→ **Dokumenttext**:

„Wie weit versucht ihr, zu antizipieren, was euer Gegenüber braucht?
Ich bin seit Jahren dabei, mir abzugewöhnen, zu viel zu antizipieren. Vor allem in der Kommunikation. Das tut niemanden gut.
„Diese Bewusstheit entspannt ungemein. Projektion und Interpretation bringen mich einfach nicht weiter. Mir darf allerdings auch klar sein, dass selbst bei vertrauter Kommunikation nicht jeder Wunsch und jedes Bedürfnis meinerseits von meinem Gegenüber erfüllt werden muss. Denn das würde die Autonomie und Wahlfreiheit meines Gegenübers einschränken. Und wie frei würde ich mich wohl umgekehrt fühlen?
Wohl wahr. Gut gemeint ist oftmals schlecht.
Mit "Schau, ich habe für dich mitgedacht und bereits die Lösung parat.", kann man richtig liegen.
Man kann aber auch völlig daneben liegen.
Und obwohl man die Wahlfreiheit des Gegenübers eigentlich gar nicht einschränken wollte, so fühlt sich das für das Gegenüber in dem Moment so an. Es ist unmöglich, dort ohne ein "Nein, da hast du falsch gedacht.", heraus zu kommen. Und das hören die Menschen im Allgemeinen nicht so gerne. Gleichgültig wie man es formuliert.
Und sicherlich ist auch das eine Antizipation des potentiellen Verhaltens des oftmals noch unbekannten Gegenübers. Gespeist aus etlichen Erfahrungen mit anderen Menschen. Nicht mit der betreffenden Person.
An der Stelle mal eine kleine Annekdote aus einem anderen Bereich.
Eigentlich völlig harmlos: Wann legen wir die Coaching-Termine?
Ich bin zur Zeit Teilnehmerin in einem Bildungsinstitut mit integriertem Coaching.
Habe an manchen Wochentagen mehr, an anderen weniger Kurse und an manchen gar keinen.
Obendrein habe ich einen Coach und die Coaching-Termine sind je nach Vereinbarung.
Zum Vorgespräch bekam ich eine schriftliche Einladung. Da hatte ich zu erscheinen. OK.
Die erste Termin-Vereinbarung lief dann so ab:
Der Coach machte mir einen Vorschlag. Die Stunde vor einem meiner Kurse. Aus meiner Sicht nicht optimal. Aber ich stimmte zu und trug den Termin in meinem Kalender ein. Da liefert mein Coach den Satz nach: "Das ist optimal, da sie ja direkt danach zu ihrem Kursus gehen können."
An der Stelle war ich zu perplex, um überhaupt noch etwas zu erwidern.
Die zweite Termin-Vereinbarung:
Der Coach machte mir einen Vorschlag. Wieder direkt vor einem meiner Kurse. Diesmal direkt mit dem Nebensatz: "Das ist optimal, da Sie direkt im Anschluss zu ihrem Kursus können."

→ **Gespeicherte Datensätze**:
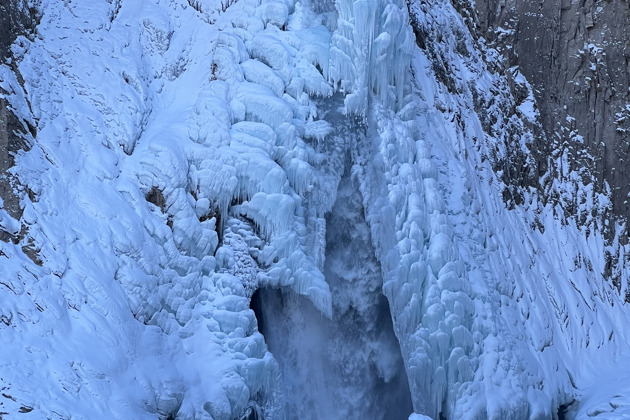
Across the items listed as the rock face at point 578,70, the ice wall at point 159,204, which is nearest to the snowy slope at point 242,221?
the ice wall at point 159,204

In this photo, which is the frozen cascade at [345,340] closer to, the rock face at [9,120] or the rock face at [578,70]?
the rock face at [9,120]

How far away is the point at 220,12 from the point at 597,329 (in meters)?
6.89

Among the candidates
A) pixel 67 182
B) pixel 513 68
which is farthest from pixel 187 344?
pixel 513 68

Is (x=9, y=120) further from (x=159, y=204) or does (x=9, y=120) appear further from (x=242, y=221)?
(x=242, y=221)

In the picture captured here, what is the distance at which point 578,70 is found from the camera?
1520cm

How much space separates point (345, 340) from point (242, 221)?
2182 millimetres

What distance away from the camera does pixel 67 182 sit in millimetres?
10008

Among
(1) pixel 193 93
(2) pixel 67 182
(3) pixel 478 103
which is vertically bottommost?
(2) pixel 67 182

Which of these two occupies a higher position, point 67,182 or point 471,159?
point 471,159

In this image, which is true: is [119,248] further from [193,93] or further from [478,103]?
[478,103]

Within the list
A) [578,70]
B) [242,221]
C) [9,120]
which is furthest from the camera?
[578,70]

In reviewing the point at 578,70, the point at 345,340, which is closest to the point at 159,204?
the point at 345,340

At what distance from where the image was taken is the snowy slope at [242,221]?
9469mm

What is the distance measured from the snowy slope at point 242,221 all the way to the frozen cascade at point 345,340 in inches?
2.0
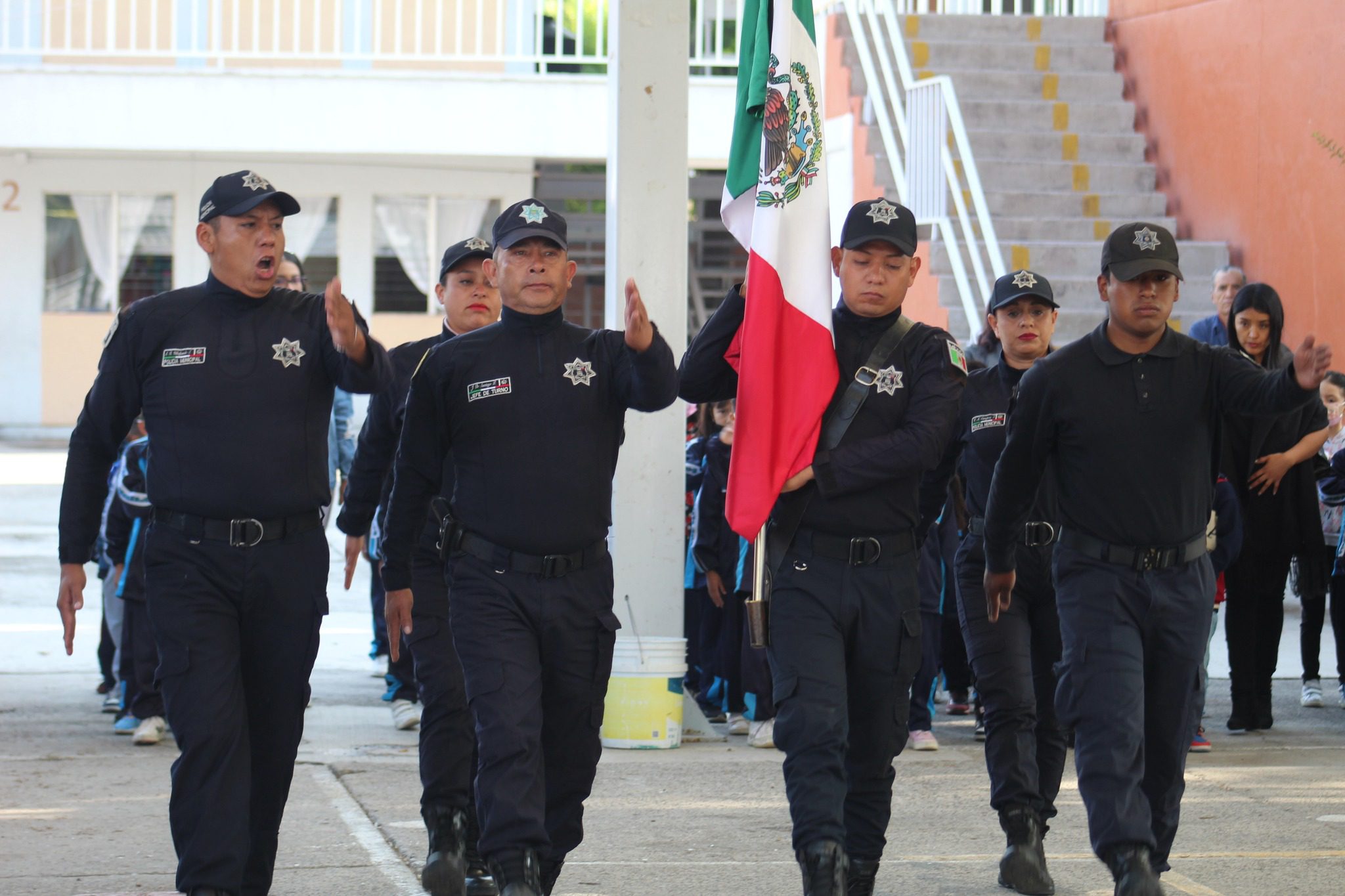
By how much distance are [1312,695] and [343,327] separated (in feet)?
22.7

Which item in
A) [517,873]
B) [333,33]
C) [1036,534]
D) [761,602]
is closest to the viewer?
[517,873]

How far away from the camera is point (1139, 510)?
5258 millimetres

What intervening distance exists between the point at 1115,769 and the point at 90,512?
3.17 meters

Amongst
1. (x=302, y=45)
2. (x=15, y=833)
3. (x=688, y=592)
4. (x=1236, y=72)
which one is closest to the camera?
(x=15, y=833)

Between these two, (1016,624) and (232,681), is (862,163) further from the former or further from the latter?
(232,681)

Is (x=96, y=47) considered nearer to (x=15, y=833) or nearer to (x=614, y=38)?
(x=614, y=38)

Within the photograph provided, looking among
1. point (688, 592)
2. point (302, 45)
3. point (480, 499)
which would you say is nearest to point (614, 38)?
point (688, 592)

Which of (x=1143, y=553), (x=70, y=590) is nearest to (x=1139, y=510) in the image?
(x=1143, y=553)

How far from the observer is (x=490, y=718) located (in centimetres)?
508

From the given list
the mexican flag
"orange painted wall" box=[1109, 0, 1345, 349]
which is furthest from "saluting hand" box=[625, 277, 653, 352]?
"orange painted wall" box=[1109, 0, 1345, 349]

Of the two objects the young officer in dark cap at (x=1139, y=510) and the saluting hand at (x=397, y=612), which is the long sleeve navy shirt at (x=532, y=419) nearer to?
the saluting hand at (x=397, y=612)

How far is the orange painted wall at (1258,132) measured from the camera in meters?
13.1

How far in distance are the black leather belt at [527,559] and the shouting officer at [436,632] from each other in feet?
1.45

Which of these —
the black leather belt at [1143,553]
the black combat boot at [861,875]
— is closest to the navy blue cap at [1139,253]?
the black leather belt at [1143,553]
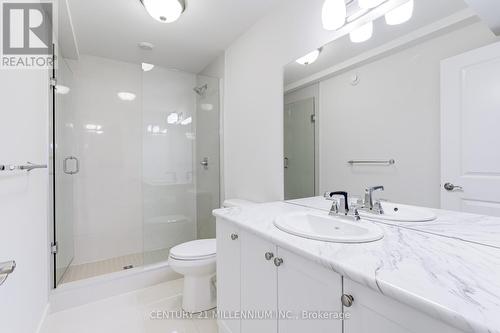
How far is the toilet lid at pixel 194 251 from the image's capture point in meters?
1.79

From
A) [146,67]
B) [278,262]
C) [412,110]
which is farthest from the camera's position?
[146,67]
---
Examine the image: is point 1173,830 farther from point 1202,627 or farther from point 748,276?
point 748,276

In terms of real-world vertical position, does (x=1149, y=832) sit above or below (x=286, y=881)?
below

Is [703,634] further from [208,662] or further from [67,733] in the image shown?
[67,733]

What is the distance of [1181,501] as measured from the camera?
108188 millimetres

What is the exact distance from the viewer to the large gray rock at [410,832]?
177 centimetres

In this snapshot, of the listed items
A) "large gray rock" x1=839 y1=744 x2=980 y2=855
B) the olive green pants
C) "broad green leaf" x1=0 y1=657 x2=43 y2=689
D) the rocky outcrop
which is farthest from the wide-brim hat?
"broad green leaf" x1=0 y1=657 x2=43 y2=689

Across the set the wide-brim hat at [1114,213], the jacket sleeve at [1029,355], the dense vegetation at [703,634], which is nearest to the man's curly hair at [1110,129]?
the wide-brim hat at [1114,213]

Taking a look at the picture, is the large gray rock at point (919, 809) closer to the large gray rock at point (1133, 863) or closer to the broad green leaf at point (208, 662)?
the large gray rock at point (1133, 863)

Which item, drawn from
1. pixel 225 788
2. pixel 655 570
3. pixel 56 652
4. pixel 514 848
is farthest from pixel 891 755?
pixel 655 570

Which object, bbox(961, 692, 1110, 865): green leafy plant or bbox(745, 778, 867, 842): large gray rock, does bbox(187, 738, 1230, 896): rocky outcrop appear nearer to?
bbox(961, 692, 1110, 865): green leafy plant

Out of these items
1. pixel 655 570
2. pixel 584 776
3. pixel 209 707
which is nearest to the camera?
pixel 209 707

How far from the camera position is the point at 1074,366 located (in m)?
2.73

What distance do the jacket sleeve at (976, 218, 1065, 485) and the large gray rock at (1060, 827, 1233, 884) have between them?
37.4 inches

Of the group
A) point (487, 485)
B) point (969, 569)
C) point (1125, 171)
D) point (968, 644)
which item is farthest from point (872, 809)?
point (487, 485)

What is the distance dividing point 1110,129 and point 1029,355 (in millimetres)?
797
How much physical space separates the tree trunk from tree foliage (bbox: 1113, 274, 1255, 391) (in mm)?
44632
==
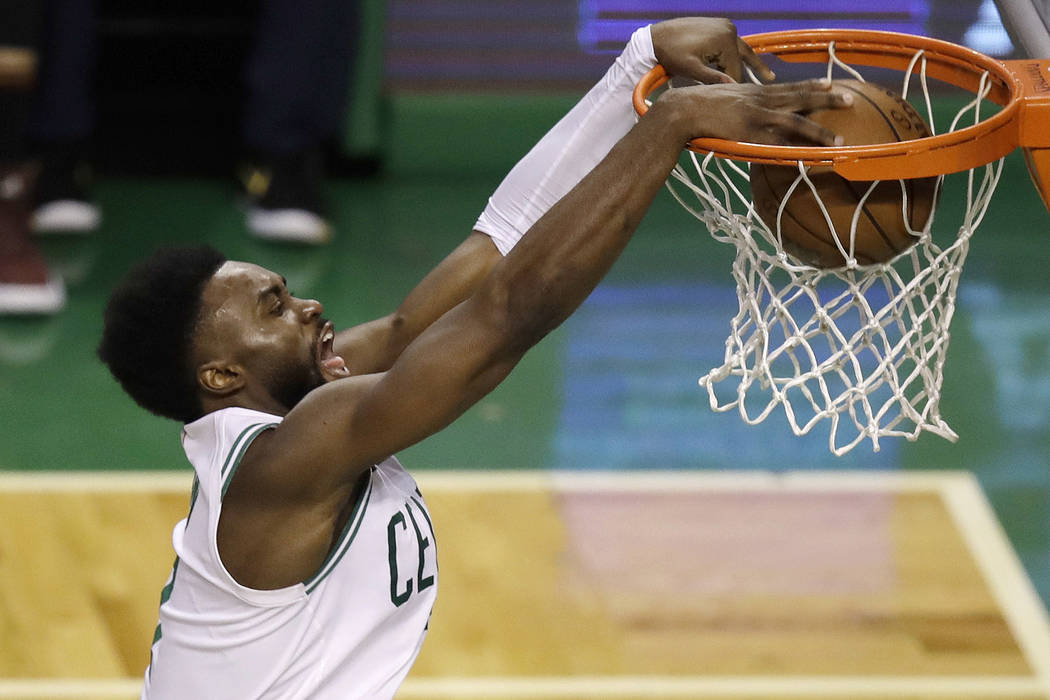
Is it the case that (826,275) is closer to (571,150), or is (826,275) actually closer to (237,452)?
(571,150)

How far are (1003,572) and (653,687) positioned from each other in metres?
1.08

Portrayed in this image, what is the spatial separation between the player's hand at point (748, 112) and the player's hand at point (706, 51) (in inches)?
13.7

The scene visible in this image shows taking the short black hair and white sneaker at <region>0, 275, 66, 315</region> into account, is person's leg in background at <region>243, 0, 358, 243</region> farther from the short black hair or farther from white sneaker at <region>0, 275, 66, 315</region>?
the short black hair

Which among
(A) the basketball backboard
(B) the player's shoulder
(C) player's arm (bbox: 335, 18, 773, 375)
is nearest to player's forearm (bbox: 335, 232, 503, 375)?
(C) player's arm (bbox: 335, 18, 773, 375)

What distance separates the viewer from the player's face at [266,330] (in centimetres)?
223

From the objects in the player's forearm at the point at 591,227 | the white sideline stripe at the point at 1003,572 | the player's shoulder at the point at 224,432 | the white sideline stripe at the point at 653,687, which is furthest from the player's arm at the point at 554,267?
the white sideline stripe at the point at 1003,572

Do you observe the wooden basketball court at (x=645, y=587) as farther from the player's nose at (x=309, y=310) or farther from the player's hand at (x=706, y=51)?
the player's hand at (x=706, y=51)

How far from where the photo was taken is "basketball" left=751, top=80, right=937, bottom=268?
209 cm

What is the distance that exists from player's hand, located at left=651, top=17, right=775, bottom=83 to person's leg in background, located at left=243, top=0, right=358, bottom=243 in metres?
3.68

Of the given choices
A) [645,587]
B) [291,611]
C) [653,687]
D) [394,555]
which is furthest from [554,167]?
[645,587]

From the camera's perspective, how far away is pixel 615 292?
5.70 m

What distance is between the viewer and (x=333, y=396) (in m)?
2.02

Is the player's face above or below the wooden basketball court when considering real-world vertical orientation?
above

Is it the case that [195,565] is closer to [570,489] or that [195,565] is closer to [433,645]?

→ **Aufgabe 1**:
Beantworte anhand des Textes über Antizipation in der Kommunikation die folgenden Fragen:
(a) Was würde laut dem Text eingeschränkt, wenn jeder Wunsch und jedes Bedürfnis vom Gegenüber erfüllt werden müsste?
(b) Auf welchem Weg wurde die Verfasserin zum Vorgespräch gebeten?
(c) Welchen Termin schlug der Coach bei der ersten Termin-Vereinbarung vor?
→ **Aufgabe 2**:
Prüfe, ob die folgenden Aussagen mit dem Text über Antizipation in der Kommunikation übereinstimmen. Antworte jeweils mit Ja oder Nein und zitiere die entscheidenden Worte des Textes.
(a) Die Verfasserin ist zurzeit Teilnehmerin in einem Bildungsinstitut mit integriertem Coaching.
(b) Beim ersten Terminvorschlag lehnte die Verfasserin den Termin ab.
(c) Auch der zweite Terminvorschlag lag direkt vor einem ihrer Kurse.
→ **Aufgabe 3**:
Schreibe den Text über Antizipation und die Coaching-Termine nach seinem letzten Satz weiter.

→ **Richtige Antwort 1**:
(a) Die Autonomie und Wahlfreiheit des Gegenübers.
(b) Durch eine schriftliche Einladung.
(c) Die Stunde vor einem ihrer Kurse.

→ **Richtige Antwort 2**:
(a) Ja: „Ich bin zur Zeit Teilnehmerin in einem Bildungsinstitut mit integriertem Coaching.“
(b) Nein: „Aber ich stimmte zu und trug den Termin in meinem Kalender ein.“
(c) Ja: „Wieder direkt vor einem meiner Kurse.“

→ **Richtige Antwort 3**:
Ich: "Das ist nett von ihnen gemeint. Doch ginge es auch ein wenig früher? Dann wäre es nicht so dicht gepackt." - Nein. Ging nicht. Also nahm ich diesen Termin.
Die dritte Termin-Vereinbarung:
Der Coach machte mir einen Vorschlag. Wieder direkt vor einem meiner Kurse. Und wieder mit dem Nebensatz: "Das ist optimal, da Sie direkt im Anschluss zu ihrem Kursus können."
Ich: "Das ist nett von ihnen gemeint. Doch ginge es nicht auch an einem anderen Tag?" - Nein. Dienstag wäre er bereits voll und den Rest dieser Woche nicht im Haus. Also nahm ich diesen Termin.
Die vierte Termin-Vereinbarung:
Der Coach machte mir einen Vorschlag. Wieder direkt vor einem meiner Kurse. Wieder mit dem Nebensatz: "Das ist optimal, da Sie direkt im Anschluss zu ihrem Kursus können."
Ich: "Nein. Für mich ist das suboptimal."
Er:
(Da fiel ihm die Kinnlade runter.)
"Warum? Dann müssen Sie doch nicht extra anreisen."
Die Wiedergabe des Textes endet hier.